%%

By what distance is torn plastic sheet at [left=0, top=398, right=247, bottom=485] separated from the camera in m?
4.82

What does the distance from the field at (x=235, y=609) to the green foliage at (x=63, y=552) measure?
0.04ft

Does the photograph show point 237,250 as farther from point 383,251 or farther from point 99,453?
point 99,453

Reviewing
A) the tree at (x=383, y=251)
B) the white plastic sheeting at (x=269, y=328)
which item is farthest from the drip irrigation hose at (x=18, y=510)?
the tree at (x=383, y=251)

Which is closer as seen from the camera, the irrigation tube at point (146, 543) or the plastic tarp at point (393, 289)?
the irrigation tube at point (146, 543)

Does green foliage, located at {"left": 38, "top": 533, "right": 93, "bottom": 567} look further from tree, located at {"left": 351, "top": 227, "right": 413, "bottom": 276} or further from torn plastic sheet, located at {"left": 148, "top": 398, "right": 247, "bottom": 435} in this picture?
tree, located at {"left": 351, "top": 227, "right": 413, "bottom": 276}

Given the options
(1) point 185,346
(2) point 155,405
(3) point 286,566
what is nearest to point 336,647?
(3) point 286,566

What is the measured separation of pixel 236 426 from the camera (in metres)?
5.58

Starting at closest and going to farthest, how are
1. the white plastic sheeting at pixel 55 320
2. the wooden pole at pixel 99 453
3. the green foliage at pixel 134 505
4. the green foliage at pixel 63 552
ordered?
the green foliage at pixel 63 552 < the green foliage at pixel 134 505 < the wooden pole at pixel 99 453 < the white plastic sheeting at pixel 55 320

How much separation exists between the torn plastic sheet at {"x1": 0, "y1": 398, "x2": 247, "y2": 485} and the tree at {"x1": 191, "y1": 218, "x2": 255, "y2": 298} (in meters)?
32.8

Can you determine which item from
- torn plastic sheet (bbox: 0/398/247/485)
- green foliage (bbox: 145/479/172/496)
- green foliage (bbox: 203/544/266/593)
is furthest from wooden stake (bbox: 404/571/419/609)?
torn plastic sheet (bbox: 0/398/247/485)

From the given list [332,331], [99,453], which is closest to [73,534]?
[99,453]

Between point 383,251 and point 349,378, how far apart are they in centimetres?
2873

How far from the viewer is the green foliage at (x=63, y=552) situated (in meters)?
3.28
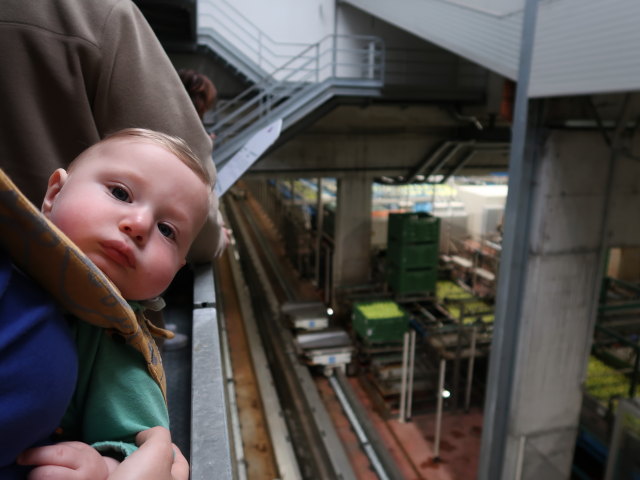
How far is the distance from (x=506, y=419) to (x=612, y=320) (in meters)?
3.73

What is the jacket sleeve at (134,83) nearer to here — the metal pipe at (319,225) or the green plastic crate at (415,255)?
the green plastic crate at (415,255)

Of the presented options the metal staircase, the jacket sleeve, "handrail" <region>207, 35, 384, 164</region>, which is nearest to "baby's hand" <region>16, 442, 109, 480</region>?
the jacket sleeve

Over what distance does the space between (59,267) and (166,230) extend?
23 centimetres

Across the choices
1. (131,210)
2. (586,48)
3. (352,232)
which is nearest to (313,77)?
(352,232)

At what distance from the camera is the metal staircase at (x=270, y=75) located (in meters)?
6.68

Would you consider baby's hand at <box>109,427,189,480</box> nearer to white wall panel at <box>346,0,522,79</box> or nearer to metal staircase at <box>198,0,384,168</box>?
white wall panel at <box>346,0,522,79</box>

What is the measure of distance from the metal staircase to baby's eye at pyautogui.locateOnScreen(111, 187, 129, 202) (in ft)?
18.5

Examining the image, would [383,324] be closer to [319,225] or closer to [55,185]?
[319,225]

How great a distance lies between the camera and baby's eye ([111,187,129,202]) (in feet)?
2.58

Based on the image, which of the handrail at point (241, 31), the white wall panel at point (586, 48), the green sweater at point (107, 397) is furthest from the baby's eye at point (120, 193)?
the handrail at point (241, 31)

%%

What is needed: Every entry should be returned exactly as written, minus the pictures.

Solution below:
By what distance is torn plastic sheet at [left=0, top=398, right=247, bottom=485] separated from the camera in m?
4.82

What does the distance from the field at (x=235, y=609) to the green foliage at (x=63, y=552) measure?
0.04ft

Does the photograph show point 237,250 as farther from point 383,251 or farther from point 99,453?
point 99,453

Reviewing
A) the tree at (x=383, y=251)
B) the white plastic sheeting at (x=269, y=328)
which item is farthest from the drip irrigation hose at (x=18, y=510)?
the tree at (x=383, y=251)

Which is closer as seen from the camera, the irrigation tube at point (146, 543) or the plastic tarp at point (393, 289)?
the irrigation tube at point (146, 543)

Does green foliage, located at {"left": 38, "top": 533, "right": 93, "bottom": 567} look further from tree, located at {"left": 351, "top": 227, "right": 413, "bottom": 276} or further from torn plastic sheet, located at {"left": 148, "top": 398, "right": 247, "bottom": 435} in this picture?
tree, located at {"left": 351, "top": 227, "right": 413, "bottom": 276}

Given the options
(1) point 185,346
(2) point 155,405
(3) point 286,566
what is nearest to point 336,647?
(3) point 286,566

What is the measured separation of pixel 236 426 from the camera (in metres)?
5.58

Starting at closest and going to farthest, how are
1. the white plastic sheeting at pixel 55 320
2. the wooden pole at pixel 99 453
3. the green foliage at pixel 134 505
4. the green foliage at pixel 63 552
ordered?
the green foliage at pixel 63 552 < the green foliage at pixel 134 505 < the wooden pole at pixel 99 453 < the white plastic sheeting at pixel 55 320

How much separation exists between the torn plastic sheet at {"x1": 0, "y1": 398, "x2": 247, "y2": 485} and the tree at {"x1": 191, "y1": 218, "x2": 255, "y2": 298} (in meters)?
32.8

Can you determine which item from
- torn plastic sheet (bbox: 0/398/247/485)
- green foliage (bbox: 145/479/172/496)
- green foliage (bbox: 203/544/266/593)
is furthest from wooden stake (bbox: 404/571/419/609)?
torn plastic sheet (bbox: 0/398/247/485)

From the given list [332,331], [99,453], which is closest to [73,534]?
[99,453]

Between point 383,251 and point 349,378, how far apart are they in centimetres?
2873

How far from the viewer is the green foliage at (x=63, y=552) situated (in meters)?
3.28
How far is the distance from (x=506, y=419) to (x=612, y=320) (in meters)?
3.73

What is the jacket sleeve at (134,83) nearer to here — the metal pipe at (319,225) or the green plastic crate at (415,255)?
the green plastic crate at (415,255)

Of the presented options the metal staircase, the jacket sleeve, "handrail" <region>207, 35, 384, 164</region>, which is nearest to "baby's hand" <region>16, 442, 109, 480</region>?
the jacket sleeve

Over what distance does the space between (59,267) and (166,230) extend?
23 centimetres

Across the choices
1. (131,210)
2. (586,48)
3. (352,232)
which is nearest to (313,77)?
(352,232)

At what distance from the camera is the metal staircase at (x=270, y=75) located (in meters)?
6.68

Would you consider baby's hand at <box>109,427,189,480</box> nearer to white wall panel at <box>346,0,522,79</box> or nearer to metal staircase at <box>198,0,384,168</box>?
white wall panel at <box>346,0,522,79</box>

What is the measure of distance from the metal staircase to baby's eye at pyautogui.locateOnScreen(111, 187, 129, 202) (in ft)?
18.5

Examining the image, would [383,324] be closer to [319,225] or closer to [55,185]?
[319,225]

How great a distance lies between the camera and baby's eye ([111,187,129,202]) (in feet)?
2.58

Based on the image, which of the handrail at point (241, 31), the white wall panel at point (586, 48), the green sweater at point (107, 397) is furthest from the baby's eye at point (120, 193)?
the handrail at point (241, 31)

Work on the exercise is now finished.